**SELECTED PASSAGE**

......

Utf8 -> latin2

Hi,

How can I convert utf-8 encoded strings to latin-2?
I have tried it using libuconv with little success:

require ‘uconv’

class String
def un_utf8
Uconv.u8tou16(self).gsub(/\000/, ‘’)
end

    def to_utf8
            tmp = ""
            self.each_byte { |b|
                    tmp += b.chr + "\000"
            }
            Uconv.u16tou8(tmp)
    end

end

This program is ugly, and does not exactly what I want.
u8tou16 generates a string with 16 bit long characters,
for example “test”.un_utf8 == “t\000e\000s\000t\000”.
gsub clears the unnecessery “\000” characters from
the string. But there are characters in Hungarian,
that has non-zero second byte in the output of the
u8tou16, so they fail to convert. Anyway this is an
ugly hack.

How is it done nicely?

···


bSanyI

I think the iconv module handles this nicely:

require ‘iconv’
Iconv.conv(“utf-8”,“latin2”,“this is a test”)


Wesley J. Landaker - wjl@icecavern.net
OpenPGP FP: 4135 2A3B 4726 ACC5 9094 0097 F0A9 8A4C 4CD6 E3D2

···

On Friday 14 November 2003 7:46 am, Bedo Sandor wrote:

Hi,

How can I convert utf-8 encoded strings to latin-2?

......

**Data entries**
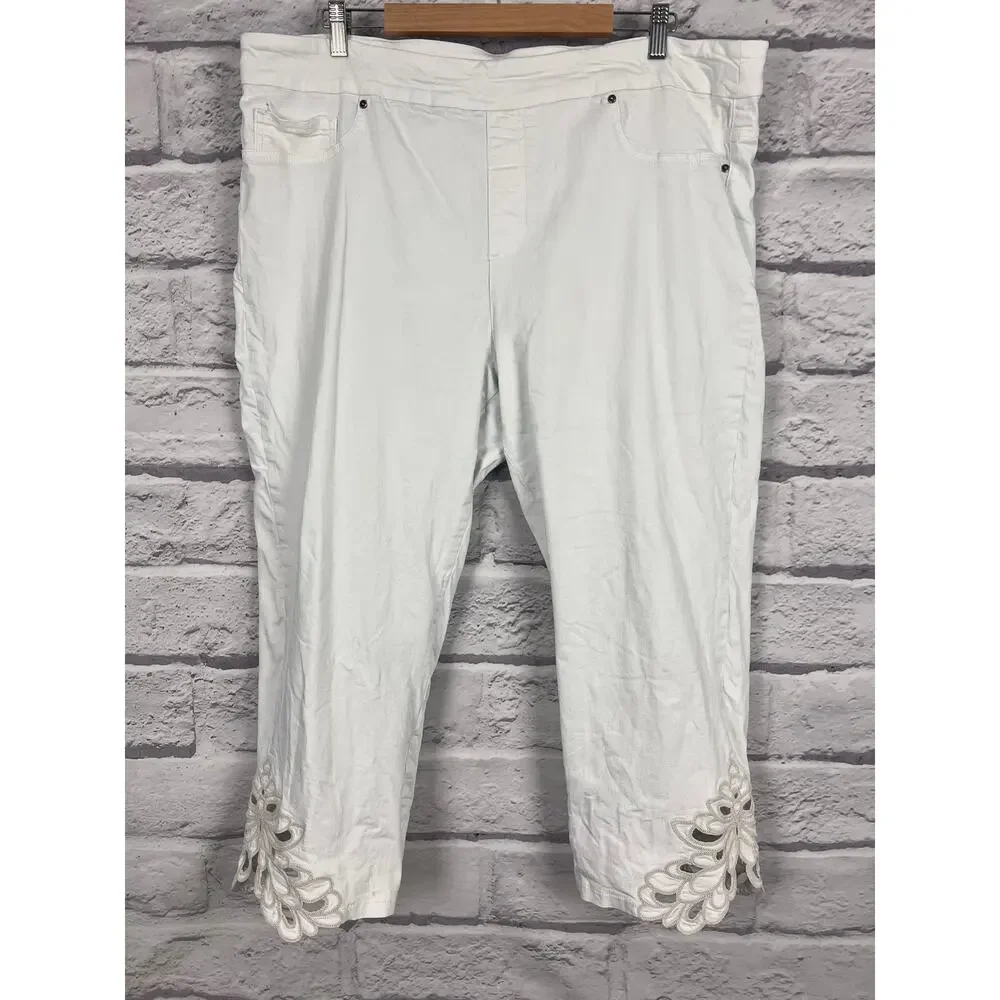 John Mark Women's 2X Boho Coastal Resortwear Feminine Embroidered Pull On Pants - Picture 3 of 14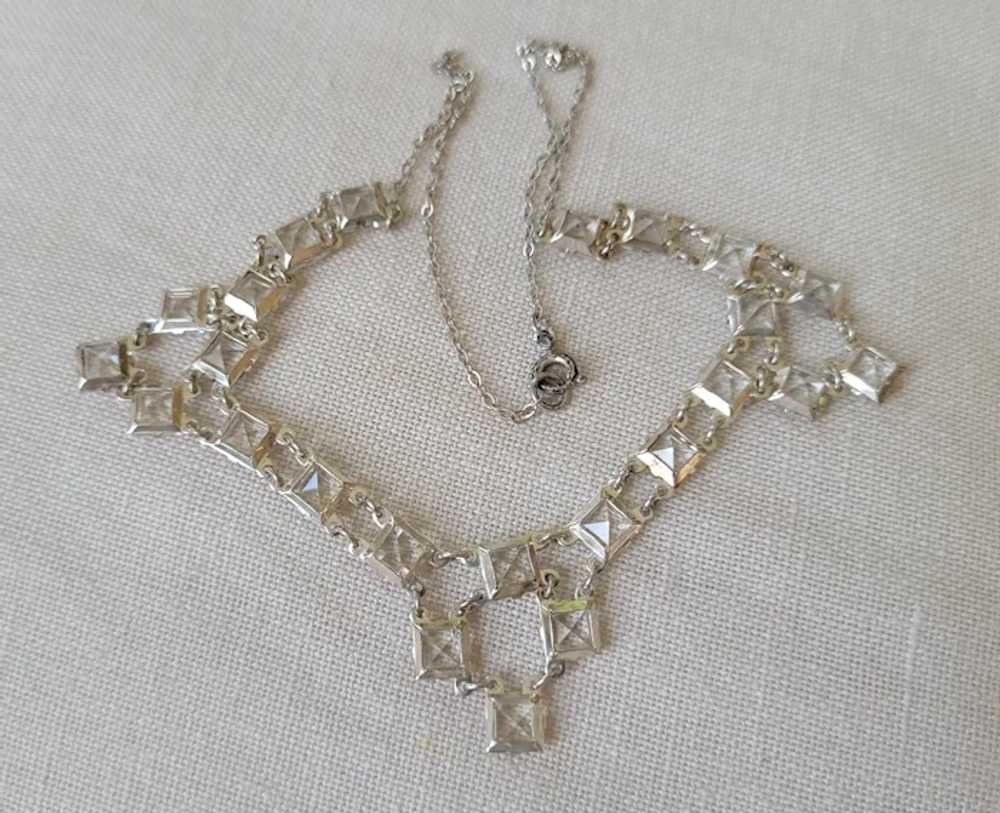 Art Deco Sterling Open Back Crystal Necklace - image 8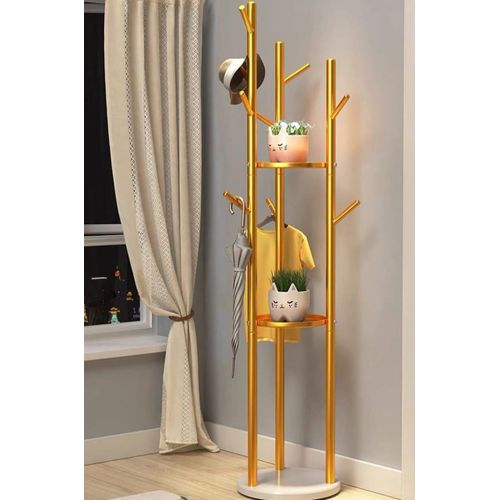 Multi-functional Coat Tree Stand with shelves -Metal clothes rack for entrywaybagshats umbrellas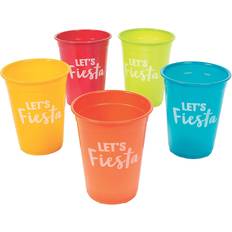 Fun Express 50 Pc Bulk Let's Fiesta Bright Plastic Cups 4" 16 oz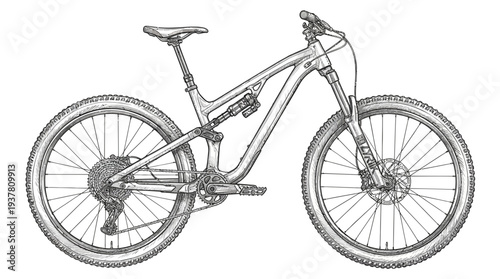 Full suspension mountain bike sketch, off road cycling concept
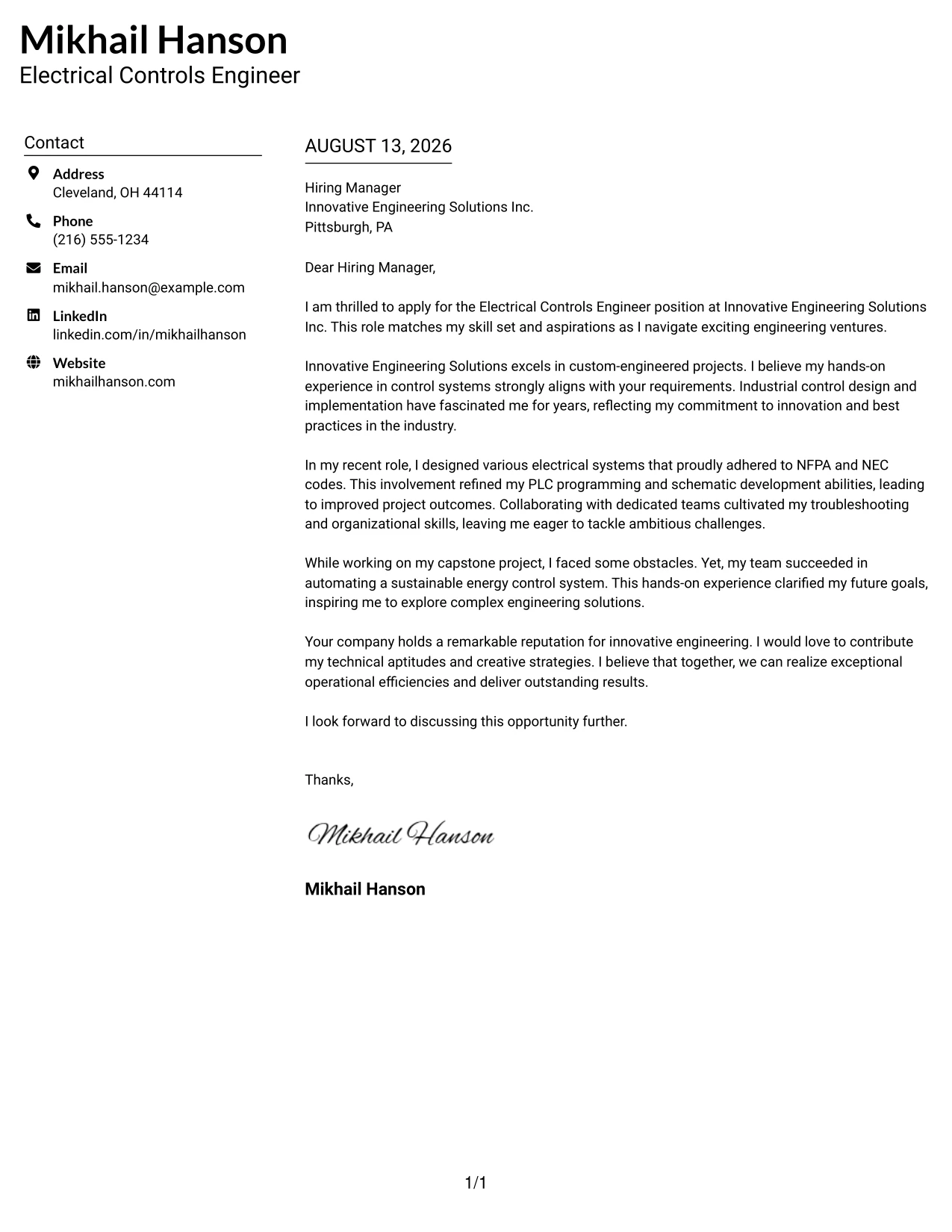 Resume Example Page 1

......

**EXERCISE INSTRUCTIONS**
1. Answer these questions about the thread on converting UTF-8 to Latin-2:
(a) Which library did the first poster try, with little success?
(b) According to the first post, why do some Hungarian characters fail to convert?
(c) Which module does the reply recommend?
2. Please extend the thread on converting UTF-8 to Latin-2 past its final line.

**RESULTS BY TASK**
1.
(a) libuconv
(b) They have a non-zero second byte in the output of u8tou16.
(c) The iconv module

2.
I have tried it using libuconv with little success:

require ‘uconv’

class String
def un_utf8
Uconv.u8tou16(self).gsub(/\000/, ‘’)
end

    def to_utf8
            tmp = ""
            self.each_byte { |b|
                    tmp += b.chr + "\000"
            }
            Uconv.u16tou8(tmp)
    end

end

This program is ugly, and does not exactly what I want.
u8tou16 generates a string with 16 bit long characters,
for example “test”.un_utf8 == “t\000e\000s\000t\000”.
gsub clears the unnecessery “\000” characters from
the string. But there are characters in Hungarian,
that has non-zero second byte in the output of the
u8tou16, so they fail to convert. Anyway this is an
ugly hack.

How is it done nicely?